The problem with prescribing medication for pain system is that there is no reliable system for measuring reported pain. One person carries on, howling and moaning over a freakin' broken fingernail, while another calmly observes that there's an axe head buried in her thigh and it's kind of bleeding. The number scale doesn't help, because even there the relative perception of pain varies from person to person.

Sometimes it's the result of experience--there was a study done in the Netherlands with pain perception as measured by tolerance to immersion in hot (not scalding--just hot like hot bath, jacuzzi and dishwashing hot) water. Veterans with PTSD (from the Bosnian crises) showed significantly higher tolerance for heat-induced pain than veterans without PTSD.

If you were to use any painful stimulus that could be (ethically and safely) delivered to study subjects (for example, an electric shock at a given voltage and amperage) and then deliver the minimum amount of a given drug which would block that pain, I hypothesize that the amount of drug required would vary tremendously from subject to subject based on life history, life experience, physiology, sex, age and perhaps even geography or weather conditions.

Given this variability, a doctor can not reasonably be expected to prescribe pain medication based on anything other than an educated guess.


In the case of vague symptoms like pain the effectiveness is close to 2/3 by the way.

Part of the problem with vague symptoms, especially vague or diffuse pain, is that a diagnosis and evidence-based treatment plan for those vague symptoms may be difficult or impossible. Lyme disease, which has a very clear etiology and treatment, is a good example of a disease which often goes undiagnosed and untreated for weeks, months or years because the symptoms are vague and nonspecific (except for the target rash, which may well be gone by the time the patient seeks treatment). There is a significant frustration component as well when a patient experiences vague, nonspecific symptoms not amenable to quick diagnosis and specific treatment. The patient may be seen as a "whiner" or "drug seeking", because it's nearly impossible to distinguish between legitimate distress and declared distress in order to gain attention or drugs.
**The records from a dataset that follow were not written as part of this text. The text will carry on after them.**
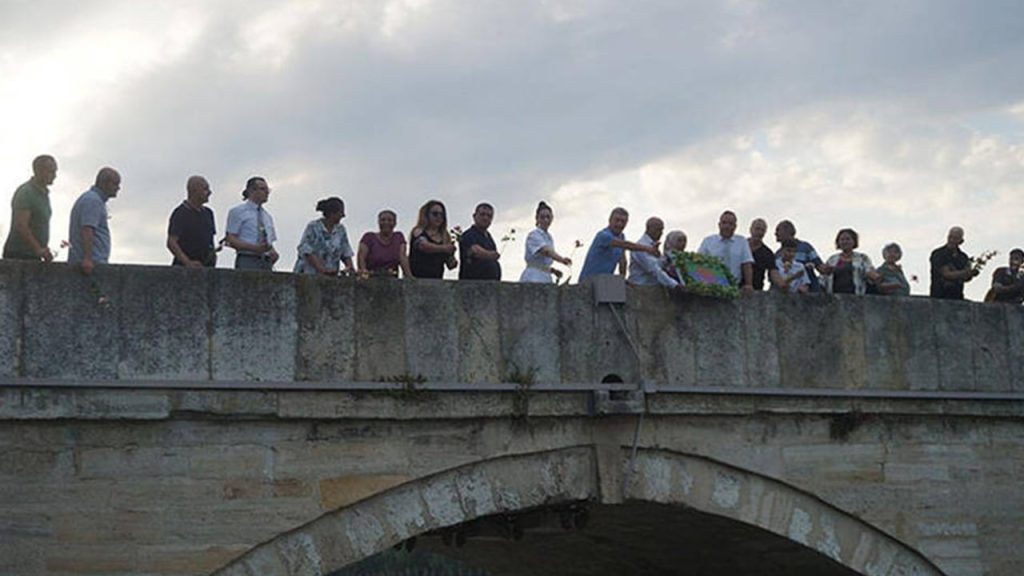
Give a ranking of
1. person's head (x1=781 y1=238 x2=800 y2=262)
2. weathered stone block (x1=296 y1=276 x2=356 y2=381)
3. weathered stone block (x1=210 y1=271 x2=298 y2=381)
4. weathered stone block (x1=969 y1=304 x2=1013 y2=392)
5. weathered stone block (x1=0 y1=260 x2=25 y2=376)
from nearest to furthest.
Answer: weathered stone block (x1=0 y1=260 x2=25 y2=376)
weathered stone block (x1=210 y1=271 x2=298 y2=381)
weathered stone block (x1=296 y1=276 x2=356 y2=381)
weathered stone block (x1=969 y1=304 x2=1013 y2=392)
person's head (x1=781 y1=238 x2=800 y2=262)

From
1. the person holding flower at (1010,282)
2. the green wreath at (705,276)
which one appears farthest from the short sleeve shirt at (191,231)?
the person holding flower at (1010,282)

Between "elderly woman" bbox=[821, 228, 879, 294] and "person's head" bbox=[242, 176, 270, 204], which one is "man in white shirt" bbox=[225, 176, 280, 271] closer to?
"person's head" bbox=[242, 176, 270, 204]

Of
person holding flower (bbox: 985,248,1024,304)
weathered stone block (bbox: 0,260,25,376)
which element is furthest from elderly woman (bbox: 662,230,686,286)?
weathered stone block (bbox: 0,260,25,376)

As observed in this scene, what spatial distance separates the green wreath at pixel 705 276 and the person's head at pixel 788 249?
133 cm

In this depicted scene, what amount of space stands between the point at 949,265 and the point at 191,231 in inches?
249

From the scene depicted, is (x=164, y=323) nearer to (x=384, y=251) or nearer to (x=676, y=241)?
(x=384, y=251)

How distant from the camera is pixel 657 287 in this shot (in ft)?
32.4

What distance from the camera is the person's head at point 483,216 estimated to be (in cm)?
984

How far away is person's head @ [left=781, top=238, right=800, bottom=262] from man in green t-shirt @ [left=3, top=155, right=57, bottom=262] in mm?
5566

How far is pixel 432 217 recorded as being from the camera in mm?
9570

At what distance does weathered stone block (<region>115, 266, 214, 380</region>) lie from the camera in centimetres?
815

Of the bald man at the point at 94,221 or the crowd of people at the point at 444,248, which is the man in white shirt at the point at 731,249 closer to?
the crowd of people at the point at 444,248

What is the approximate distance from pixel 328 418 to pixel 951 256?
5.89 metres

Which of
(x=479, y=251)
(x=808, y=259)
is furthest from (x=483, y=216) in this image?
(x=808, y=259)
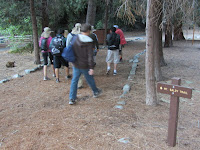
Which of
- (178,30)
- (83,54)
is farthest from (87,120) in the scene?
(178,30)

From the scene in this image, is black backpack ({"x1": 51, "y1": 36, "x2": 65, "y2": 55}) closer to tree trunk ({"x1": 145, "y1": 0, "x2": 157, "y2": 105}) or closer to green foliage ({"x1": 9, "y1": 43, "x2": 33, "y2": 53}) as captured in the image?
tree trunk ({"x1": 145, "y1": 0, "x2": 157, "y2": 105})

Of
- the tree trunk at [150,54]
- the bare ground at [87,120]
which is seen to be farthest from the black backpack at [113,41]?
the tree trunk at [150,54]

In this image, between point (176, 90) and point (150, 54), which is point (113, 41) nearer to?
point (150, 54)

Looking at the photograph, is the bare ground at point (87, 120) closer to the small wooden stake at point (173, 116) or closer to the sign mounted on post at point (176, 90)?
the small wooden stake at point (173, 116)

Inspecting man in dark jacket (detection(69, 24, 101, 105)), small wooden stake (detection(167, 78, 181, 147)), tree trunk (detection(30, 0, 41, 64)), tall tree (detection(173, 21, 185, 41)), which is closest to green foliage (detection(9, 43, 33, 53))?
tree trunk (detection(30, 0, 41, 64))

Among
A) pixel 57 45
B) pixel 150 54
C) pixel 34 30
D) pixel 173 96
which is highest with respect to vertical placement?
pixel 34 30

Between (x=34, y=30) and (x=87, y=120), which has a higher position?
(x=34, y=30)

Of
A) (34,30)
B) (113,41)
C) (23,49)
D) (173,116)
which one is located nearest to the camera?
(173,116)

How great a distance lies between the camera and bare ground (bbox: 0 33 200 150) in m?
3.10

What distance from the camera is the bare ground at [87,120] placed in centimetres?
310

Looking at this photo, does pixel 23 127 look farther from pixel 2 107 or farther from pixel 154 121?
pixel 154 121

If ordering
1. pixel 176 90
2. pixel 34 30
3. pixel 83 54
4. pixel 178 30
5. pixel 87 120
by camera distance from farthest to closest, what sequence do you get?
1. pixel 34 30
2. pixel 178 30
3. pixel 83 54
4. pixel 87 120
5. pixel 176 90

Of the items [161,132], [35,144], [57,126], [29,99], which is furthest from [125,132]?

A patient (with legitimate but vague symptoms) may feel relief as the result of being handed a bottle of tablets which the doctor claims will treat the problem, and that psychological relief may lead to a perception of physical relief as well.
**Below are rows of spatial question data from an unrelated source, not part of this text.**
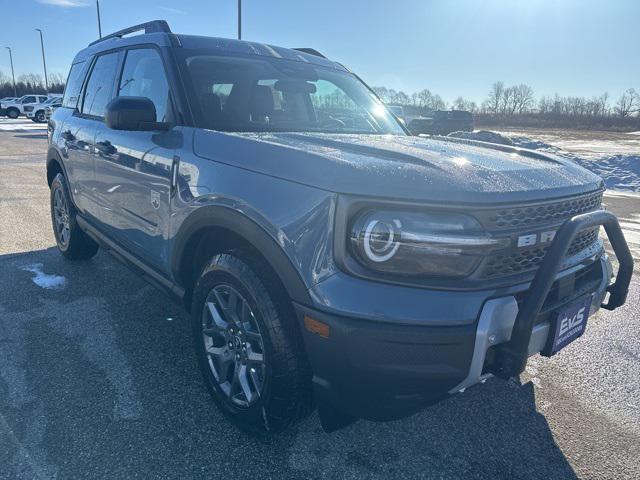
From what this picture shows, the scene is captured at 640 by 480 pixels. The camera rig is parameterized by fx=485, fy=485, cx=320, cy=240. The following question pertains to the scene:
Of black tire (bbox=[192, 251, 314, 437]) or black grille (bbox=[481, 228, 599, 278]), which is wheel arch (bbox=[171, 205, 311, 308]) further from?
black grille (bbox=[481, 228, 599, 278])

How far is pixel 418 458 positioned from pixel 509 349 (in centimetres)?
80

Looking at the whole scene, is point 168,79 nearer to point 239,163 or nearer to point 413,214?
point 239,163

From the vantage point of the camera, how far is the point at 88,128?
12.6 ft

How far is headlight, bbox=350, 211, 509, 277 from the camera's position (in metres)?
1.74

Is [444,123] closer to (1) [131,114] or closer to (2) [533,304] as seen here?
(1) [131,114]

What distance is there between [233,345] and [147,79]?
6.15ft

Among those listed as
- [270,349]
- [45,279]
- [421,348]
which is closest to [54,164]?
[45,279]

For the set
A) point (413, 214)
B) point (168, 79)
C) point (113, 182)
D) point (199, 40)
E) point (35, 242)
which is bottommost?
point (35, 242)

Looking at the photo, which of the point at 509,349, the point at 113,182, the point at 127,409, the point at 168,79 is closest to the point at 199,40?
the point at 168,79

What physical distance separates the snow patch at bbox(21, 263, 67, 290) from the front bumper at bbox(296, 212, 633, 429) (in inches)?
124

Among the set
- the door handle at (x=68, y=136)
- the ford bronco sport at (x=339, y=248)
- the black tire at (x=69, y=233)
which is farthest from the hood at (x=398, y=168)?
the black tire at (x=69, y=233)

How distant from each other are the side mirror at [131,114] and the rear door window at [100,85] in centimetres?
122

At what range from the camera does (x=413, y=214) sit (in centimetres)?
→ 175

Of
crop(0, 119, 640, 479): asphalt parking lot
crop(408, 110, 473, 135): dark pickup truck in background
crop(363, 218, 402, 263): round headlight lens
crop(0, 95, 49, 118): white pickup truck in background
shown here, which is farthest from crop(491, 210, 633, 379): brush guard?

Which again is why we skeptics rail against such things as acupuncture or Reiki. Because they show no more benefit than placebo. i/e random shot-in-the-dark roll-of-the-dice chance.
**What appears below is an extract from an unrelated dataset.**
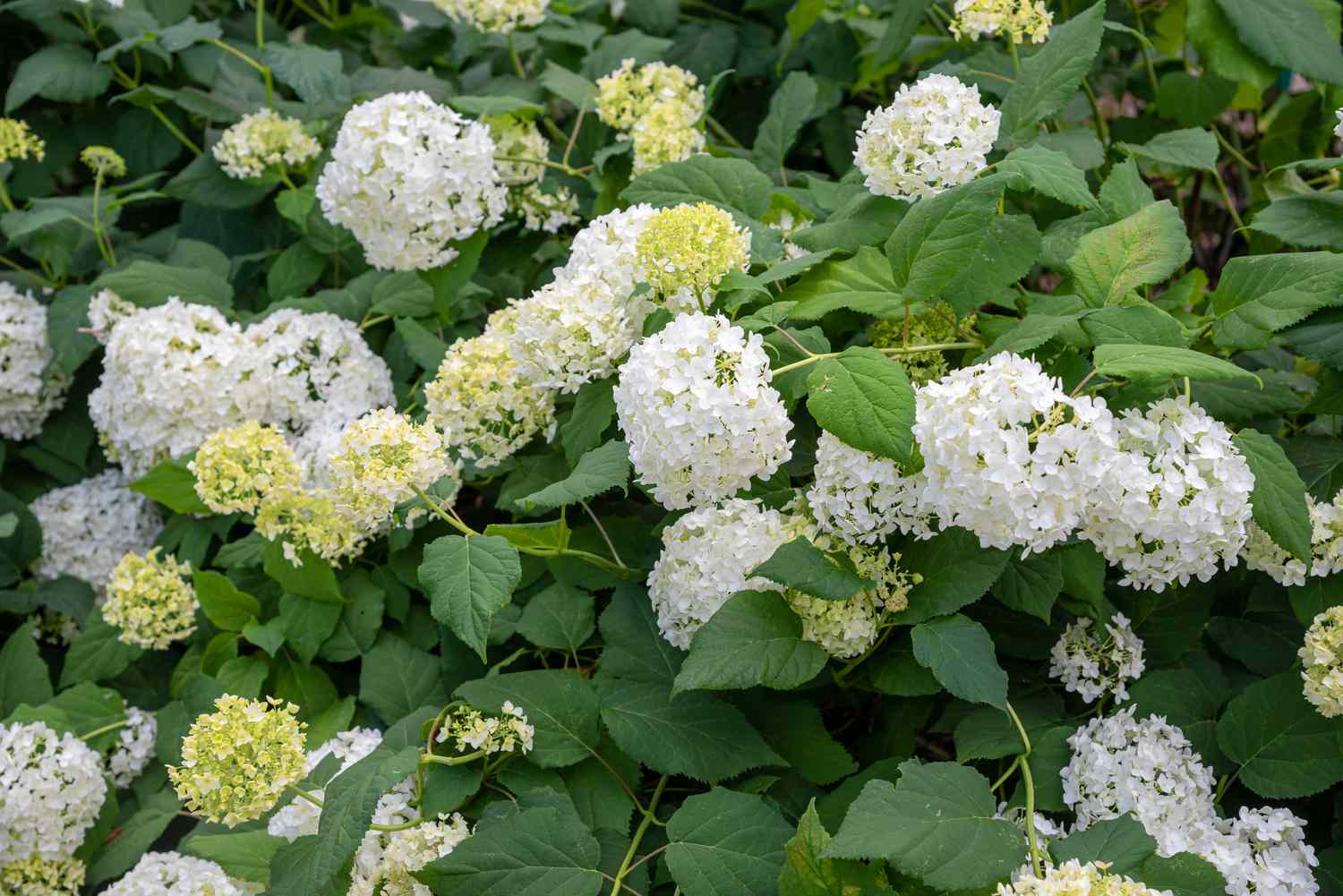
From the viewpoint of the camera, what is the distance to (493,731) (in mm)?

The effectiveness or not of a placebo is not the same as chance. At least not more than any other medication I know of.

I rile against acupuncture or reiki because they make claims they cannot uphold. I especially rile against alternative medicine when it purports to offer treatment for curable diseases when this treatment doesn't work, which can lead to fatal outcomes.

Personally, I am ambivalent in the use of alternative treatments for the treatment of symptoms or for the treatment of vague complaints or socalled MUPS (Medically Unexplained Physical Symptoms). Here, conventional medicine cannot cure the disease, or cannot even given an answer as to the underlying causes (which may well be psychological). Alternative treatments may well provide relief here and I'm not wholly against using it in these cases.

And even when I go to a casino, to play a game of chance, I want to know the rules first, I want to be fully informed. If the Casino is rigging the game and hiding the real odds from me, we call it fraud. Same so with a doctor, a butcher, a baker or a brewer.

I don't know whether I agree with you if successful treatment with a placebo leads to a better quality of life.